• Exercise instructions:
- a) For the text on the Leeds 602 tramcar below, decide whether each statement agrees with it, answering yes or no and quoting the deciding words: (i) Leeds 602 was built by Charles H Roe; (ii) Leeds 602 entered service in 1957; (iii) Leeds 601 survives in preservation today.
- b) Resume the text on the Leeds 602 tramcar below, writing on from its final sentence.

• Text provided:
-- Opening Marker --
Leeds 602 is an experimental tramcar built for Leeds Corporation Tramways in 1953. It operated in its home city until 1957, when it was acquired for preservation at the National Tramway Museum in Crich, Derbyshire. It currently on display in the museum's Exhibition Hall.

The tramcar is the only vehicle at Crich to use VAMBAC (Variable Automatic Multinotch Braking and Acceleration Control), and one of only four in the country - two of which are at Blackpool, and the other being at the East Anglia Transport Museum.

==History==
Leeds 602 was one of three experimental tramcars built for Leeds City Tramways, the others being Leeds 600, and Leeds 601. Car 602 entered service on 1 June 1953, and was built by bus manufacturer Charles H Roe. The design of 602 owes a lot to the Glasgow Cunarders and Coronations, because the General Manager of Leeds at the time was A. B. Findlay, who did at one stage produce drawings of a single-decker Cunarder. Findlay used these ideas to build two identical prototypes (601 and 602), and Leeds 602 was fitted with VAMBAC equipment under the Bow Collector. In addition, all its fittings are electrical, making it a very complicated tram.

602's service life was spent working the Hunslet Route around Leeds - the blind for which can be seen in the picture - and it was here until the end of its working life, when it was withdrawn in 1957. It was then acquired for preservation at the National Tramway Museum. Leeds 601 was also preserved, but was destroyed soon after in an arson attack.
-- Closing Marker --
• Information:
-- Opening Marker --
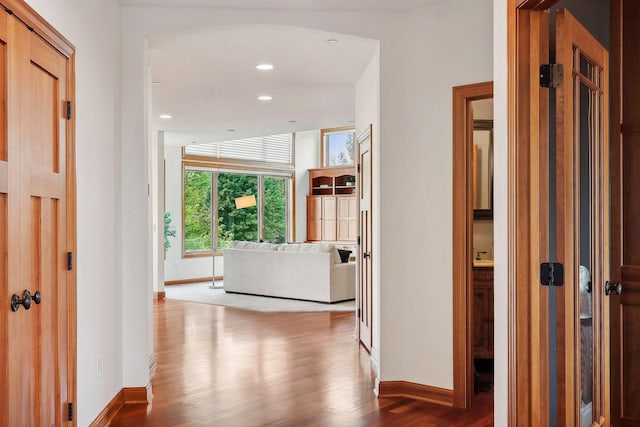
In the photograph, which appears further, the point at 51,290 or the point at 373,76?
the point at 373,76

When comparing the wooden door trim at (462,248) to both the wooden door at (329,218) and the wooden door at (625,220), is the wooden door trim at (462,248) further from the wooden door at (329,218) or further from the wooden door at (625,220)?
the wooden door at (329,218)

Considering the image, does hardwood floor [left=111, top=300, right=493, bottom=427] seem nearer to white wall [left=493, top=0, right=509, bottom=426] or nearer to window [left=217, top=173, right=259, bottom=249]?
white wall [left=493, top=0, right=509, bottom=426]

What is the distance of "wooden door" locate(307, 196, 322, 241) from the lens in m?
13.8

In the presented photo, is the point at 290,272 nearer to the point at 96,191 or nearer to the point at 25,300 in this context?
the point at 96,191

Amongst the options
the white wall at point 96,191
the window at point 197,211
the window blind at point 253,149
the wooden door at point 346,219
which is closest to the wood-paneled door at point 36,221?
the white wall at point 96,191

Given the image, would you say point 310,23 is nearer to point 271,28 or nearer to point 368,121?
point 271,28

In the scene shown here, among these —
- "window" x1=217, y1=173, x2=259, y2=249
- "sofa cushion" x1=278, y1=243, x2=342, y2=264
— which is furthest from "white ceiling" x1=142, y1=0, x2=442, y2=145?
"window" x1=217, y1=173, x2=259, y2=249

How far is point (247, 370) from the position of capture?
4.89 metres

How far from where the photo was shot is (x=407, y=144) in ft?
13.8

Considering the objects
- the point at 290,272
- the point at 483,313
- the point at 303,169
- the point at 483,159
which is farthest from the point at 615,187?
the point at 303,169

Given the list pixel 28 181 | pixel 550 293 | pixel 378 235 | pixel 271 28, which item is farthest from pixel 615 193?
pixel 28 181

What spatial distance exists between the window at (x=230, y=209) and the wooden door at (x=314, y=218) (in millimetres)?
552

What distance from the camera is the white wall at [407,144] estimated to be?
4.05 meters

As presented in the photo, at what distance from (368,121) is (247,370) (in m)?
2.39
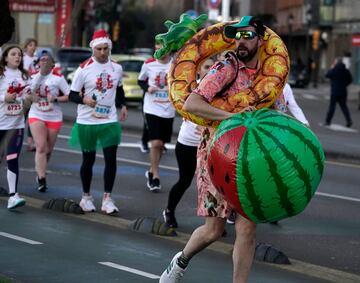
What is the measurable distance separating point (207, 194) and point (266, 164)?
3.52 ft

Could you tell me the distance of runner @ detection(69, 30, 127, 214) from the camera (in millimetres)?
11922

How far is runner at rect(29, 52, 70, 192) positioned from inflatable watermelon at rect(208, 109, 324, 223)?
709cm

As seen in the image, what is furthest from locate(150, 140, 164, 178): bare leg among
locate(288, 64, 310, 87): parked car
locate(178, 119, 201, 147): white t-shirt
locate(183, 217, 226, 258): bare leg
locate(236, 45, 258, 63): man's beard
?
locate(288, 64, 310, 87): parked car

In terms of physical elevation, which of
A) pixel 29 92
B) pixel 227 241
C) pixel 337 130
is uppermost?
pixel 29 92

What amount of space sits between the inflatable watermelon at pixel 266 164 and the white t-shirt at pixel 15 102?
5455mm

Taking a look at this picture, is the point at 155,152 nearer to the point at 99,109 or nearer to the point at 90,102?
the point at 99,109

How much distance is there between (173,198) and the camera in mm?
11148

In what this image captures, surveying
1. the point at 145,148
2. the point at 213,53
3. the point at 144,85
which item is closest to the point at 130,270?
the point at 213,53

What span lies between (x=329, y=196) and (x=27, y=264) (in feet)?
20.2

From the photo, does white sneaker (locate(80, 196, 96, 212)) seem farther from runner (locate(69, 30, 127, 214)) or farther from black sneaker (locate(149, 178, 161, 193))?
black sneaker (locate(149, 178, 161, 193))

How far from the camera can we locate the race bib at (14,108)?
40.0ft

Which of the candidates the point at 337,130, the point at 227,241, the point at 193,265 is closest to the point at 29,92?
the point at 227,241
-- Closing Marker --
• Per-task outputs:
- a)
(i) Yes: "was built by bus manufacturer Charles H Roe"
(ii) No: "Car 602 entered service on 1 June 1953"
(iii) No: "Leeds 601 was also preserved, but was destroyed soon after in an arson attack"

- b)
==Preservation==
At Crich, car 602 was used in service between 1967 and 1972, before its first workshop attention in 1973. It saw further use in 1974–5, and returned to the workshop in 1977. It was back in the fleet for the 1979–80 seasons, before having a third bout of workshop attention in 1986. Following this it had a longer operational life between 1987 and 1995, but it was finally withdrawn due to the discovery of a leaking roof. It was resurrected on a limited-use basis for the Tramathon in 2003, and then it was withdrawn to have attention to its leaky roof. This was finally fixed, and a long-needed repaint was undertaken. It returned for the Tramathon and Enthusiast's Day in 2005, and was used for six days in 2006. One of which was the enthusiast's day, which allowed the opportunity to ride both a bus and tram built by Charles H. Roe. The tram has not been used since, and now stands on display in the Exhibition Hall.